Cloud function modified from GCP storage bucket

  • Updated on Mar 11, 2024
  • Published on Sep 27, 2023
Prev Next

Attack technique

Technique name: Cloud Function Modified From GCP Storage Bucket

MITRE ATT&CK:
Tactic: Privilege Escalation, Persistence
Technique: Event Triggered Execution (T1556)

Technique description:
Google Cloud Functions is a serverless compute service provided by GCP. Serverless computing, also known as Function-as-a-Service (FaaS), enables developers to run code in response to various events, such as HTTP requests, changes in cloud storage, or messages from Pub/Sub, without the need to manage underlying servers or infrastructure. The feature is equivalent to AWS Lambada feature.

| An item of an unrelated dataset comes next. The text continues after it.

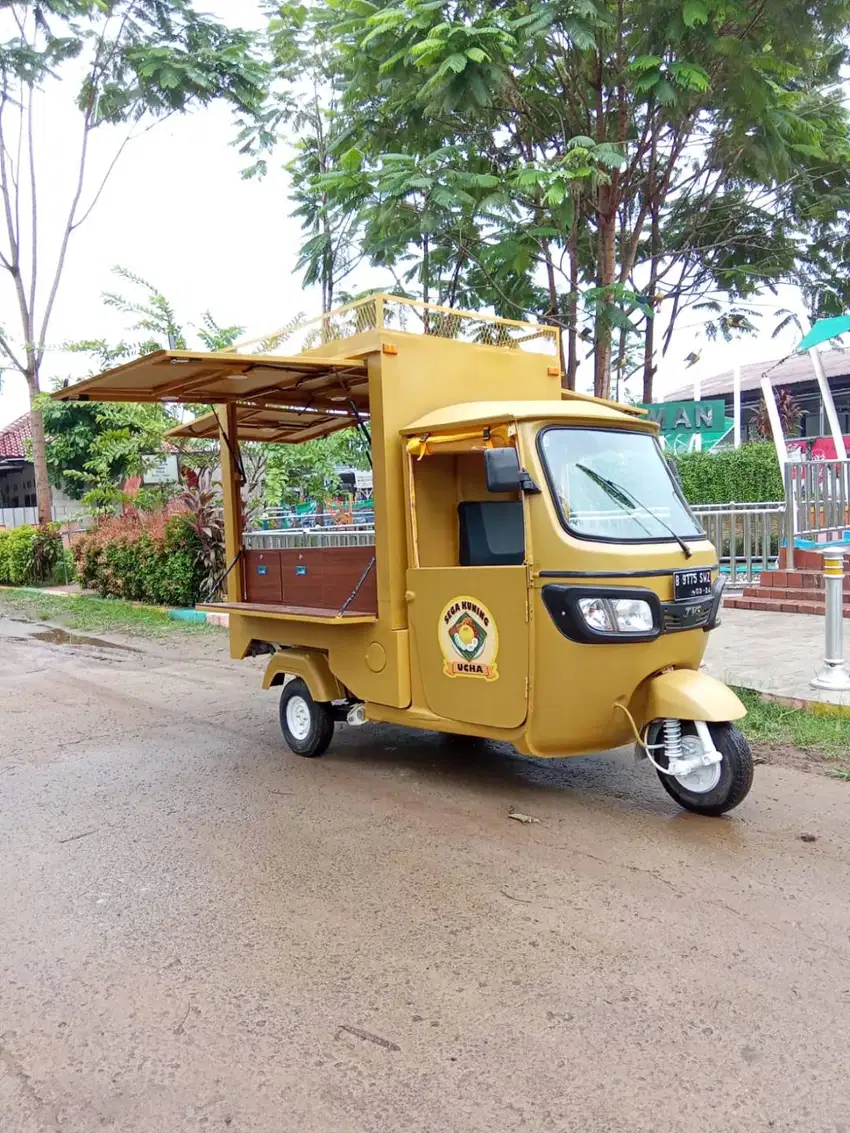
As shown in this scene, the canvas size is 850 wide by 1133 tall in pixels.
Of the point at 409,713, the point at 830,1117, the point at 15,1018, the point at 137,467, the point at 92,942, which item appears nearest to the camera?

By design, the source code of Cloud Functions is stored on Cloud Storage instances, which can be either in a default storage bucket or alternatively on a pre-defined storage instance. An actor with the appropriate permission for that storage instance can read and modify the source code from the storage instance itself and gain access to the service account attached to the function to escalate its privileges or gain long-term persistence.

Threat hunting theses breakdown

Cloud function modified from GCP storage bucket

Relevant data sources:

  • GCP Audit Logs

Thesis explanation:
The thesis aims to detect modification of the Cloud Function source code directly from the GCP Storage instance.
Since modification of objects isn’t logged in GCP audit logs, the thesis leverages a correlation between an automatic build operation happening after the source code has been updated, without a corresponding UpdateFunction or CreateFunction API call before. When updating the source code a function, either from the Console, API, or directly by uploading an object to the source bucket. A build operation will be invoked, hence, In case no UpdateFunction happened around the same minutes of the event, it means the modification happened directly from the GCP Storage.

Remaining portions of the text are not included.